Space Systems Finland Oy
- Company type: Osakeyhtiö
- Industry: software, systems
- Founded: 1989
- Headquarters: Espoo, Finland
- Key people: Veera Sylvius (CEO)
- Revenue: 7.1 M€ (2017)
- Number of employees: 63 (2017)
- Website: ssf.fi

= Space Systems Finland =

Space Systems Finland (SSF) is a Finnish software and systems engineering company. Since its founding in 1989, the company has developed software and systems for several European Space Agency spacecraft.

SSF develops software and systems for customers in aerospace, defense, medical, machinery, and nuclear industries. Approximately half of the company's revenue come from space projects, and the remaining half from terrestrial projects. Since 2016, the company has expanded into internet of things development and data science.

== History ==

SSF was founded in 1989 to develop software for Finnish space projects ongoing at that time. Initially, the company also manufactured electronics for space use, but later focused on developing space software. In 1998, SSF was mentioned as the only Finnish company focusing in space technology.
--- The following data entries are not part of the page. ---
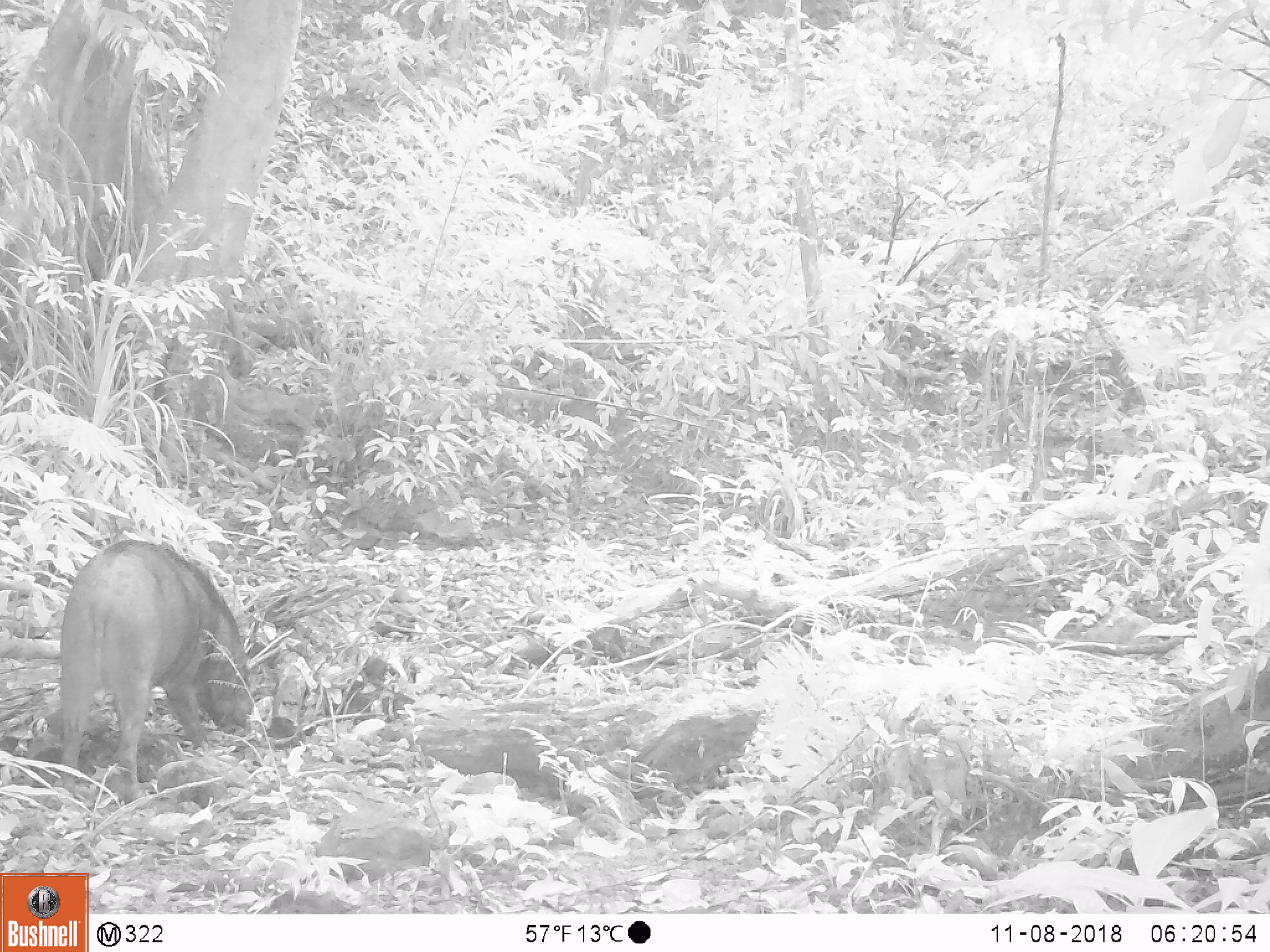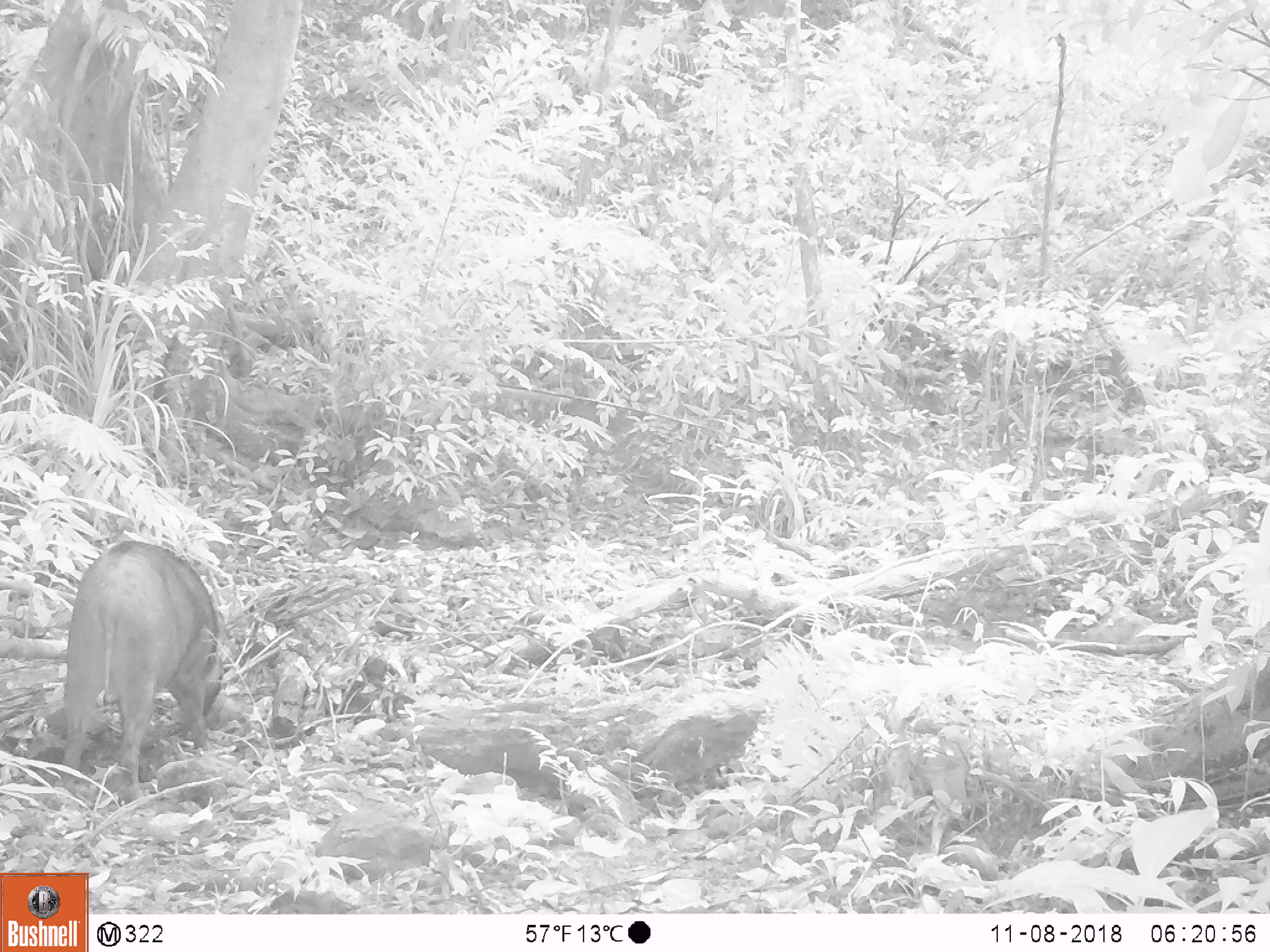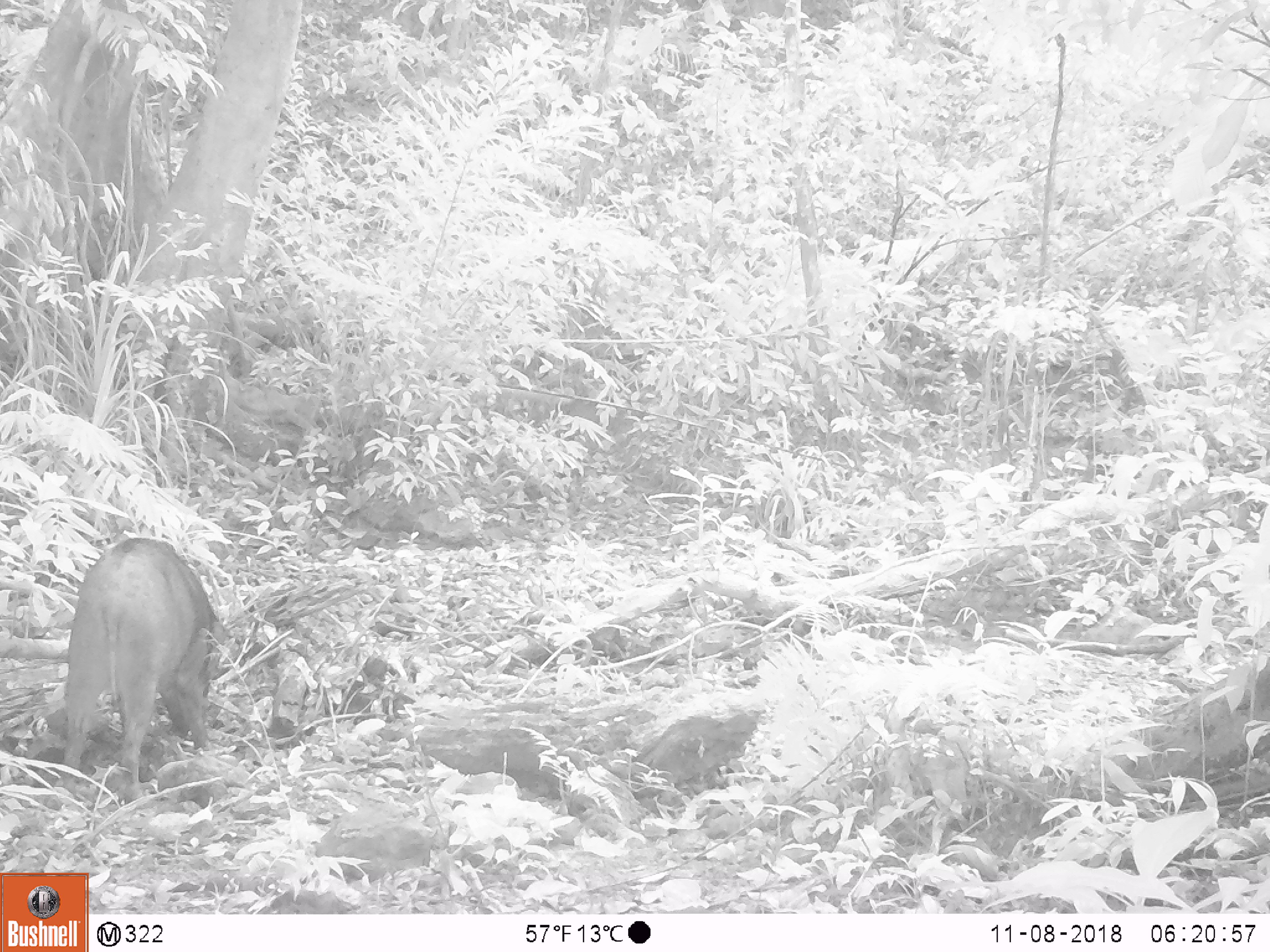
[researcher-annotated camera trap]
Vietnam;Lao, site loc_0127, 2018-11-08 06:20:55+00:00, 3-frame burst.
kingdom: Animalia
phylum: Chordata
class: Mammalia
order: Artiodactyla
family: Suidae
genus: Sus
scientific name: Sus scrofa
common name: eurasian wild pig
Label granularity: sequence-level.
In addition to space software, the company has implemented safety-critical software for other domains such as heavy machinery, medical technology, and nuclear industry. SSF has also developed navigation technologies related to Galileo and signal simulators for testing GNSS receivers.

== Projects ==

Flight and ground software for the GOMOS instrument of Envisat, launched in 2002, was developed by SSF.
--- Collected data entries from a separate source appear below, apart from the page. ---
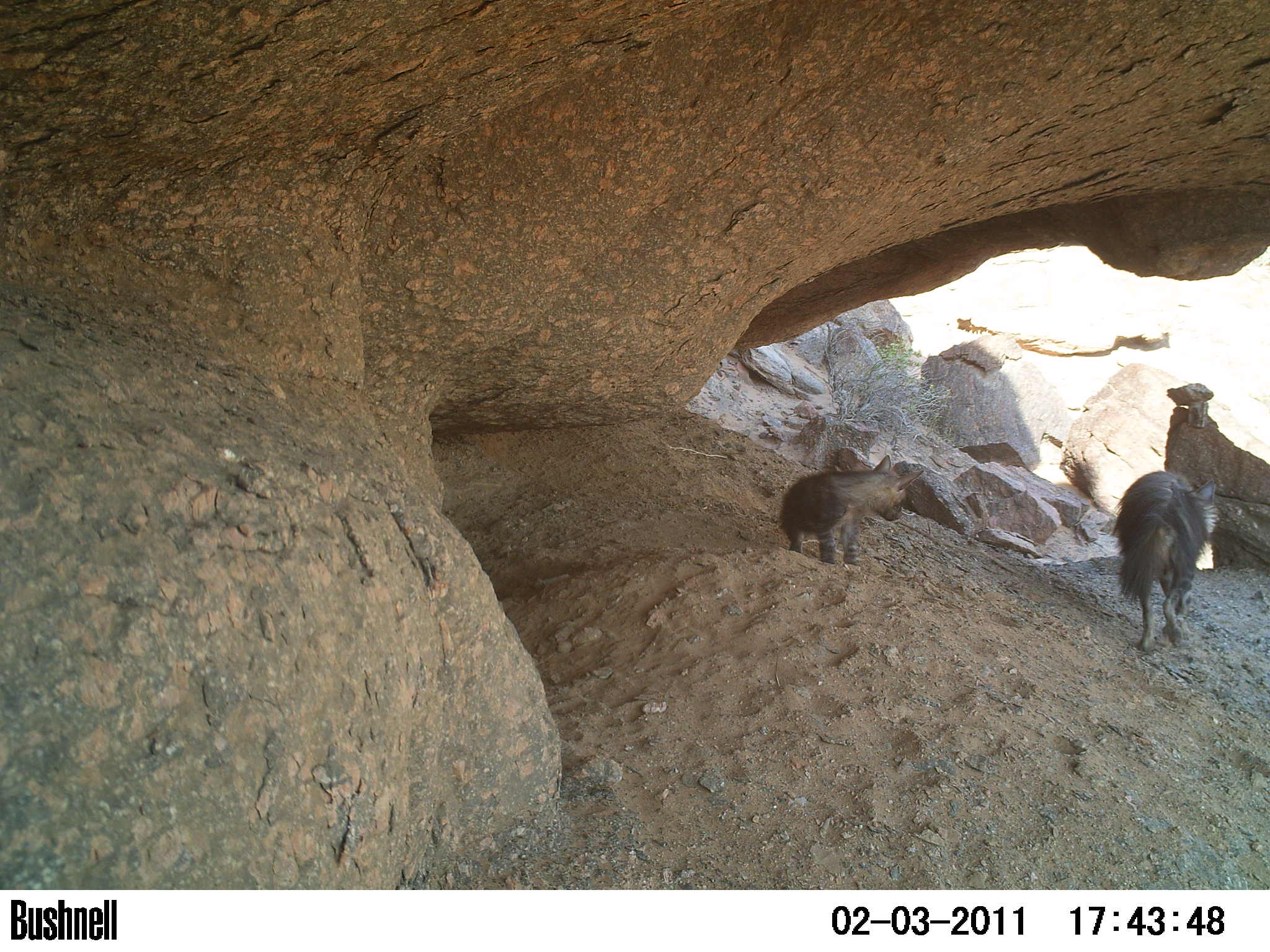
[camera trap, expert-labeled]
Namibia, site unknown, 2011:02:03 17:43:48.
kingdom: Animalia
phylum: Chordata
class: Mammalia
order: Carnivora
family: Hyaenidae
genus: Parahyaena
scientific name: Parahyaena brunnea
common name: brown hyena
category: hyaena brunnea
SSF has developed pseudolite-based navigation technologies for areas where GNSS signals are weak or not available.

From 2003 to 2008, SSF developed main flight software for the Herschel and Planck space telescopes, both launched in 2009. The software was responsible for controlling and monitoring most spacecraft functions, including e.g. fault detection and correction, thermal control, and resource management.
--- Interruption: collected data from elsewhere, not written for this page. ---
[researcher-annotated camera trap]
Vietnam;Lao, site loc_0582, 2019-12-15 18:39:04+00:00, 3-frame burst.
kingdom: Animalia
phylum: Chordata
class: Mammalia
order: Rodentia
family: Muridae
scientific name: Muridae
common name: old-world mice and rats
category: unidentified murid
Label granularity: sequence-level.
The company developed main flight software for the GOCE spacecraft, operated from 2009 to 2013, and helped solve a major communications malfunction in the satellite in July 2010.

SSF has developed flight and ground software for the European MetOp weather satellite programmes. SSF has also supported the development of the Aalto-1 nanosatellite.

Recovery software for the Rosalind Franklin rover, to be launched in the mid- or late 2020s, has been developed by SSF. The software can be used to analyze the rover state and relay updates to the main rover software.

In early 2018, SSF was selected to develop the main software for the PLATO space telescope.